Thursday, June 4, 2009



Angelo R. Mozilo is the son of a Bronx butcher. He received a Bachelor of Science degree from Fordham University in 1960 and holds an honorary Doctor of Laws degree from Pepperdine University.

In 1978 he and his former mentor David S. Loeb, who had already started a mortgage lending company, founded Countrywide Credit Industries in New York. They later moved the headquarters to Calabasas, California in Los Angeles County. Mozilo and Loeb also cofounded IndyMac Bank, which was founded as Countrywide Mortgage Investment, before being spun off as an independent bank in 1997. IndyMac collapsed and was seized by federal regulators on July 11, 2008.

Since Countrywide was listed on the NYSE in 1984, Mozilo has sold $406 million worth of its stock, mostly obtained through stock option grants. $129 million of this was realized in the 12 months ending August 2007.

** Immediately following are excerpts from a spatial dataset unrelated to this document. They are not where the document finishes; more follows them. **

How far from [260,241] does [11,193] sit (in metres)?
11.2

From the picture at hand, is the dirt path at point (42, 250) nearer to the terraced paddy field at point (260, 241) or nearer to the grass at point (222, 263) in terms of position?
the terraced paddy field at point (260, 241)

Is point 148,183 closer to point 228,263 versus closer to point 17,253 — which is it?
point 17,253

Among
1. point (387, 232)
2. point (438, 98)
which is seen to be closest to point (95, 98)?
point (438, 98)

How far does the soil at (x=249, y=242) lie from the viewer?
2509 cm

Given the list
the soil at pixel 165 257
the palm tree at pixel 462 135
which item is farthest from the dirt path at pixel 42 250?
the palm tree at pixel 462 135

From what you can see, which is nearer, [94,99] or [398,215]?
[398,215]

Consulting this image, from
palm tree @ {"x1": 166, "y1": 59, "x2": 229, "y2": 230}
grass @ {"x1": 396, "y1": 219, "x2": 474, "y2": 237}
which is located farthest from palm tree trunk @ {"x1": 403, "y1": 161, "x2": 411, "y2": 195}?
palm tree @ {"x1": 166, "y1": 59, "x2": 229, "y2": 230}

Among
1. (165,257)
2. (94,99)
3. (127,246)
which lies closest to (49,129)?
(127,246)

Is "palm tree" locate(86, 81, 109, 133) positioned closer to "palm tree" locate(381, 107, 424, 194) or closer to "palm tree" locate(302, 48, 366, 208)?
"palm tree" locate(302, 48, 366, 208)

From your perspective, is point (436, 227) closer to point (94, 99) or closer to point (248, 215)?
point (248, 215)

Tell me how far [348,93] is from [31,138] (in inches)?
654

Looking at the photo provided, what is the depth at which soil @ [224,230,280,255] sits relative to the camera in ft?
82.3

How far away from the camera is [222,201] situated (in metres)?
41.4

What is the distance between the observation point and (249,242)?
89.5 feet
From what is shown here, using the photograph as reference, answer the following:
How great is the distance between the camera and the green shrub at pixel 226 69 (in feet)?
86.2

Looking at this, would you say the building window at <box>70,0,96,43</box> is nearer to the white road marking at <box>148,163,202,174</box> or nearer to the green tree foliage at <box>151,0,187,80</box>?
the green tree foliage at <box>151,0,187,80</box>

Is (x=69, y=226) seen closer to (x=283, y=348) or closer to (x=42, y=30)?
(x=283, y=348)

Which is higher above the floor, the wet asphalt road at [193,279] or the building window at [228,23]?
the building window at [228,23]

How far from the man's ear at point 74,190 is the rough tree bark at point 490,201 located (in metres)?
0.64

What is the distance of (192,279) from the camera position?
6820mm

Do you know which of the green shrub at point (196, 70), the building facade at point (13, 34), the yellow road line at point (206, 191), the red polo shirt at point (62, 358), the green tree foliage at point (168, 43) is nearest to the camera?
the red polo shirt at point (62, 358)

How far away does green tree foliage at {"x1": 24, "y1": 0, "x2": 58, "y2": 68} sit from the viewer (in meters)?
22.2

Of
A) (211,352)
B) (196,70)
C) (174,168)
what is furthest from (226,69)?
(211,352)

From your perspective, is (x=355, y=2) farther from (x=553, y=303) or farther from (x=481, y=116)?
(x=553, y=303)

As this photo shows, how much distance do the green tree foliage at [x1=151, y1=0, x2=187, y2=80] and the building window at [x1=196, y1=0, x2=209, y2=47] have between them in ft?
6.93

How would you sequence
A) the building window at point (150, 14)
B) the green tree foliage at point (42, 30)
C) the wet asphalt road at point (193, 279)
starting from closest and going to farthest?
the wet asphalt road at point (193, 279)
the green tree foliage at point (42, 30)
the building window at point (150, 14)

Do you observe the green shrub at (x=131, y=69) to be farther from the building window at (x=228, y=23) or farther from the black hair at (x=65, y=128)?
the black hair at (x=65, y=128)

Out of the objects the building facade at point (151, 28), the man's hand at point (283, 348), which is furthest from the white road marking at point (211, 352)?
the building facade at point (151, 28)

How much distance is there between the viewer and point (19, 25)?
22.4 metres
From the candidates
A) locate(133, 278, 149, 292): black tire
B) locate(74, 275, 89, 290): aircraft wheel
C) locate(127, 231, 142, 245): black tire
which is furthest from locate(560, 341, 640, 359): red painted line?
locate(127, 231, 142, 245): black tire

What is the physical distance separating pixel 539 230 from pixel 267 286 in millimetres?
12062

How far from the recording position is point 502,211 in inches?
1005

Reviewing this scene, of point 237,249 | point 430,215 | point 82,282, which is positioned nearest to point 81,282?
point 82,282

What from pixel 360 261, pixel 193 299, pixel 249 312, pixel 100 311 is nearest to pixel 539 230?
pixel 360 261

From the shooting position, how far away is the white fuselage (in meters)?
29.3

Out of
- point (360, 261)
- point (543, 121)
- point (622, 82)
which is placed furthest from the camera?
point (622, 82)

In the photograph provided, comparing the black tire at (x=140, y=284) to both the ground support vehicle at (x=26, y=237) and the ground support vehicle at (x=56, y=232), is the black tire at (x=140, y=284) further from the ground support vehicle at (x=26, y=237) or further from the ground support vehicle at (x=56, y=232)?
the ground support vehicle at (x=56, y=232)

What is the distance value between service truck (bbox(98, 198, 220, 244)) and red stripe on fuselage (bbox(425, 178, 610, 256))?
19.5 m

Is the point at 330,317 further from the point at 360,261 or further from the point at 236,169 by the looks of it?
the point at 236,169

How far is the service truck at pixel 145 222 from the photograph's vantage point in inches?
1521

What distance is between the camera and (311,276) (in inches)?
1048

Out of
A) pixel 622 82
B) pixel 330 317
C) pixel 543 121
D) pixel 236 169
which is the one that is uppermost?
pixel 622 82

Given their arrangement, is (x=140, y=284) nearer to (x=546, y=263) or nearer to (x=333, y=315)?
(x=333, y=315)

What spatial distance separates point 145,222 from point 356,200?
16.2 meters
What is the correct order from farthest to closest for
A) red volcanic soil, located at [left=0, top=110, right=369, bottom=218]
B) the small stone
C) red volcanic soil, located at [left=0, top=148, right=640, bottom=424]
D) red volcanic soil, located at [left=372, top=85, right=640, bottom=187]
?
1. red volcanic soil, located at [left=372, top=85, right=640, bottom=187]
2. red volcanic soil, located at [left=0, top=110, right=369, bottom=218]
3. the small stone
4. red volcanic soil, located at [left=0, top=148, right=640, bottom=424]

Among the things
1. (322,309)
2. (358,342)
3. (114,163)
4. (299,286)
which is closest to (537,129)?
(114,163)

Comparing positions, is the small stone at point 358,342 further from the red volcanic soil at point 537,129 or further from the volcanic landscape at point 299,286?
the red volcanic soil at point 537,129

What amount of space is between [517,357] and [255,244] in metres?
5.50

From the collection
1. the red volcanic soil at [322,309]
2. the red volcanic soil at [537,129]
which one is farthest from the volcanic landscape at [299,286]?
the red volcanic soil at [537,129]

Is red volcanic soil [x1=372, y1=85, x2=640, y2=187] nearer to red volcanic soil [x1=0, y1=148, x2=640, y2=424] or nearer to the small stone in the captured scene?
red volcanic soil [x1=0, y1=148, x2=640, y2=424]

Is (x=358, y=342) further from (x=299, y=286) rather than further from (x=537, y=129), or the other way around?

Perhaps more than any single individual, Mozilo has come to symbolize, and bear the blame for, the subprime mortgage crisis. In a New York Times feature on October 20, 2008, Henry G. Cisneros, a former HUD chairman and member of the Countrywide board of directors, describes Mr. Mozilo as “sick with stress — the final chapter of his life is the infamy that’s been brought on him, or that he brought on himself.” CNN named Mozilo as one of the "Ten Most Wanted: Culprits" of the 2008 financial collapse in the United States.